As to the stories themselves, they are densely layered with subtle detail that
very often camouflages the real point. It is almost as if the characters cannot really deal with the truth of their lives head on, must come at by way of a wide circle of hints and suggestions. The narrator in “The Soul is Not a Smithy” is ostensibly telling the story of how his childhood daydreaming in class left him oblivious to a truly frightening experience, the mental breakdown of a substitute civics teacher during a lesson on the Constitution. He is so caught up in his daydream that he does not realize what is happening until the rest of his classmates panic and run out of the room.
On the other hand, what really seems to be bothering the older version of the narrator telling of this experience is the stultifying life his father led and which still haunts him in nightmarish dreams. Dreaming in one form or another becomes a major motif in the story, both as a form of escape and a means for creation.
“Good Old Neon” describes a “Richard Cory” kind of man who seems happy and well adjusted, but who feels that he is a fraud. He analyzes everything he does with the intensity of a J. Alfred Prufrock and he concludes that everything he does is to make the right impression on others, rather than a true expression of his own desires. But in the end it seems that the story may not really be about “Goods Old Neon” at all. Another character appears from nowhere, a character called David Wallace, who may or may not be identified with the author depending on your own critical persuasion, and explains his own jealousies about Old Neon whom he had known in high school.
“Oblivion” a story about a husband who is obsessed with what he believes are his wife’s hallucinations that he is snoring when he is positive that he has not even been asleep is underneath the story of a love that is drying up with age.
Wallace’s fiction forces the reader to look beneath the surface. His characters, like most human beings find it difficult to communicate directly. More often than not what they are really concerned with must be parsed out through indirection, as though they are avoiding issues that are too painful to confront head on.

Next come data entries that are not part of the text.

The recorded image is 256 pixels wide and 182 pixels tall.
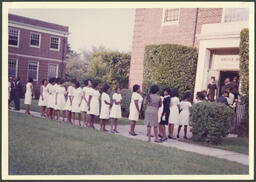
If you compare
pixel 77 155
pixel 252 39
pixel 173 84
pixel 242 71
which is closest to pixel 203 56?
pixel 173 84

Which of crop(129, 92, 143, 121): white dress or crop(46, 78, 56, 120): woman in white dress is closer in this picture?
crop(129, 92, 143, 121): white dress

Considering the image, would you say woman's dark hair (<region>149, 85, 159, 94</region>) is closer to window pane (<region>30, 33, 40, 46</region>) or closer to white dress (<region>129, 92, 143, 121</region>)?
white dress (<region>129, 92, 143, 121</region>)

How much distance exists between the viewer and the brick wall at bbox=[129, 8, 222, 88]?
1493 centimetres

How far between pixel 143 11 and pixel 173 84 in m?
5.35

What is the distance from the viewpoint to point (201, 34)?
13531mm

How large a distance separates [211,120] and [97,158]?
3.74 m

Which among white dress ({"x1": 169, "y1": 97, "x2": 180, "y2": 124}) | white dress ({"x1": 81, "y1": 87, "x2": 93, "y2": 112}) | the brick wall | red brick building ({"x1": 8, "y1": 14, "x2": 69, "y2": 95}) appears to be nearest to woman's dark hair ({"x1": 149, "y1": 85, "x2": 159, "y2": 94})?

Of all the stories in the book–all impressive in their virtuosity–the one that impressed most was the last, “The Suffering Channel.” On one level it is a comic piece about a popular magazine’s attempts to deal with a story about a man who in the process of defecating produces turd sculptures. One of their writers has come across this excremental artist in the mid west and wants editorial approval for an article. His pitch travels up the editorial ladder by way of bright young female interns aggressively in pursuit of glamorous careers. They dress in the latest fashions, eat at the “right” restaurants, come to work in cross trainers and work out at lunch. They see themselves as the potential movers and shakers of the publishing industry; they have everything to look forward to. It is July of 2001. They are working on the issue of their magazine that will come out on September 10. Their offices are in the World Trade Center.
It takes some work to read David Foster Wallace. It is worth it.